Abstract-High precision and high performance floating-point unit is an important research object of high performance microprocessor design. According to the characteristic of quadruple precision (QP) floating-point data format and research on double precision floating-point fused multiply-add (FMA) algorithms, a high performance QPFMA is designed and realized, which supports multiple floating-point arithmetic with a 7 cycles pipeline. By adopting dual adder and improving on algorithm architecture, optimizing leading zero anticipation and normalization shifter logic, the latency and hardware cost is decreased. Based on 65nm technology, the synthesis results show that the QPFMA can work at 1.2GHz, with the latency decreased by 3 cycles, the gate number reduced by 18.77% and the frequency increased about 11.63% comparing to current QPFMA design, satisfying the requirements of high performance processor design.
INTRODUCTION
IEEE-754 floating-point double precision (64-bit) or extended double precision (80-bit) arithmetic has been implemented in modern processors, but which is not sufficient for many scientific applications, such as climate modeling, supernova simulations, coulomb N-body atomic system simulations, electromagnetic scattering theory, computational geometry and grid generation, computational number theory and so on [1] . As floating-point data presentation and arithmetic are not precise, the error is increased gradually after many times of floating-point arithmetic, resulting that the computation results are imprecise and incredible.

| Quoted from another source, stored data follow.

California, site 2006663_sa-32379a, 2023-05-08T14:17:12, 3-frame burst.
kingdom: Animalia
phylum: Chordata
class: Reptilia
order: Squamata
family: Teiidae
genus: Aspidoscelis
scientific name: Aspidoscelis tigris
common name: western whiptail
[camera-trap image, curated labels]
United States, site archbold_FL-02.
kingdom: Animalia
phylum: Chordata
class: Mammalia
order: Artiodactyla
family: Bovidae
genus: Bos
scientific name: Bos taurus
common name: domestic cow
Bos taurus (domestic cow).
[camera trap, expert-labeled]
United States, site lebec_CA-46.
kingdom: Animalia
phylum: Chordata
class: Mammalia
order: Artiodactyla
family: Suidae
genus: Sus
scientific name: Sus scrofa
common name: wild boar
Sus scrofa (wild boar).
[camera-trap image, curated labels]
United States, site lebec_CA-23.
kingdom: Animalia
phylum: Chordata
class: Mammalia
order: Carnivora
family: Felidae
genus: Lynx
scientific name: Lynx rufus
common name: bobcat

In order to improve the precision and reoccurrence of floating-point results and enhance the stability of numerical algorithms, higher precision floating-point computation is required. The IEEE 754-2008 floating-point standard [1] has included quadruple precision (QP) floating-point data type (binary128) to support high precision floating-point computation. And it also takes the floating-point fused multiply-add (FMA) operation as one of the basic operations. So it has become one of the hot topics on how to design and implement high precision and high performance floatingpoint unit efficiently.
Base on the research on traditional double precision floating-point FMA arithmetic algorithms, considering of the characteristic of the new QP floating-point data type, a new high performance QPFMA unit is designed and realized, which supports floating-point multiplication, addition and comparison operation besides four types of floating-point FMA operations 1 (multiply-add, multiply-sub, negative multiply-add and negative multiply-sub). The QPFMA mainly comprises of a 113-bit Booth2 multiplier, a 341-bit alignment shifter, a 342-bit dual adder, a 228-bit leading zero anticipation (LZA) block, a 342-bit normalization shifter and a rounding processing block, with 7-stage pipeline and 7-cycle operation latency.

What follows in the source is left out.